Great Expectations Example - NPI Files to MySQL With Validation

Great Expectations is an open source tool that data teams use to validate, profile an document data to ensure the integrity of their pipelines.

This repo demonstrates a common pattern of deploying Great Expectations in a data pipeline.

The pipeline loads an NPI CSV file into a table in MySQL database.

The NPI (National Provider Identifier) dataset contains publicly available information about all healthcare providers in the US. The dataset is maintained by the Center for Medicare & Medicaid Services which publishes periodic updates as CSV files.

This example demonstrates how you can use Great Expectations to protect the node against unexpected input data and to test the node's output before additional nodes downstream use this data.
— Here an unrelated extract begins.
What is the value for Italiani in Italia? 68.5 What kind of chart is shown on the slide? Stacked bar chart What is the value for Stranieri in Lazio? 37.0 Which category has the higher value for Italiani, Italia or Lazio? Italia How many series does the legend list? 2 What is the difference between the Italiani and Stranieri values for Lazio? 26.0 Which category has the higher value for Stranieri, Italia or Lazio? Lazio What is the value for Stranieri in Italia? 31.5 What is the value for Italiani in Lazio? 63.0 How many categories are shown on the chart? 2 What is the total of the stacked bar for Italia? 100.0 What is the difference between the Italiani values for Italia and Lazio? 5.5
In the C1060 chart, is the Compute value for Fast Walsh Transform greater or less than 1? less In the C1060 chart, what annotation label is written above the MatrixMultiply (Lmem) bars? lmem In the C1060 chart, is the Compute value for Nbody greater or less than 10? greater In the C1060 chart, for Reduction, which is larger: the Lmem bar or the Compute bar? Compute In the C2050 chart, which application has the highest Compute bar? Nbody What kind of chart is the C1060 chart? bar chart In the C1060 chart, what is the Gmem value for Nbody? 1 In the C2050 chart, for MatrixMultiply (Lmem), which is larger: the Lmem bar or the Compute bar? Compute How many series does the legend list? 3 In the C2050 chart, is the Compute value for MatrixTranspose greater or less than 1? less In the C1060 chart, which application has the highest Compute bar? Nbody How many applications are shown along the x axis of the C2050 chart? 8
In a real deployment our pipeline would be a node in a larger pipeline that would transform the loaded data into some data product.

What does this example demonstrate

Video: TBD

How to use Great Expectations' Validation Operators to:

  • validate data (both a CSV file and a database table)
  • save the results of validation and render them into HTML
  • use Slack to notify when validation happen

The example does not walk you through the process of bringing Great Expectations into an existing pipeline project or the process of creating expectations.

These topics are covered in tutorials and videos here: https://docs.greatexpectations.io/en/latest/getting_started.html

Prerequisites

  1. A Python environment (Great Expectations supports both Python 2 and 3, but this example was tested only on Python 3)
  2. A MySQL server

Installation

  1. Create a fresh Python virtual environment (recommended)
  2. Install Great Expectations in this environment
  3. Clone this repo and cd into it
  4. Create great_expectations/uncommitted/config_variables.yml file with the following content:
mysql_db:
  url: mysql://user:password@host/database (TODO: replace with real credentials) 
validation_notification_slack_webhook: (TODO: Slack webhook URL for notifications)  

See https://docs.greatexpectations.io/en/latest/getting_started/cli_init.html#configuring-slack-notifications

  1. Create the table in your MySQL database: python aux_scripts/create_table_from_npi_file.py npi_import_raw
  2. Build the local Data Docs website: great_expectations build-docs

Running the example

After each run go to great_expectations/uncommitted/data_docs/local_site/index.html in your web browser.

  1. Run the pipeline on a good file:
    ./pipeline/data_pipeline.sh npi_data/npi_files/npidata_pfile_20050523-20190908_0.csv npi_import_raw Validation will be successful.
  2. Run the pipeline on a good file again:
    ./pipeline/data_pipeline.sh npi_data/npi_files/npidata_pfile_20050523-20190908_0.csv npi_import_raw Validation will fail, because we did not truncate the table and the row count in the table is greater than the row count in the file.
  3. Run the pipeline on a "bad file":
    ./pipeline/data_pipeline.sh new_data/npidata_pfile_20050523-20191001_1.csv npi_import_raw The first validation step (validating the file) will fail.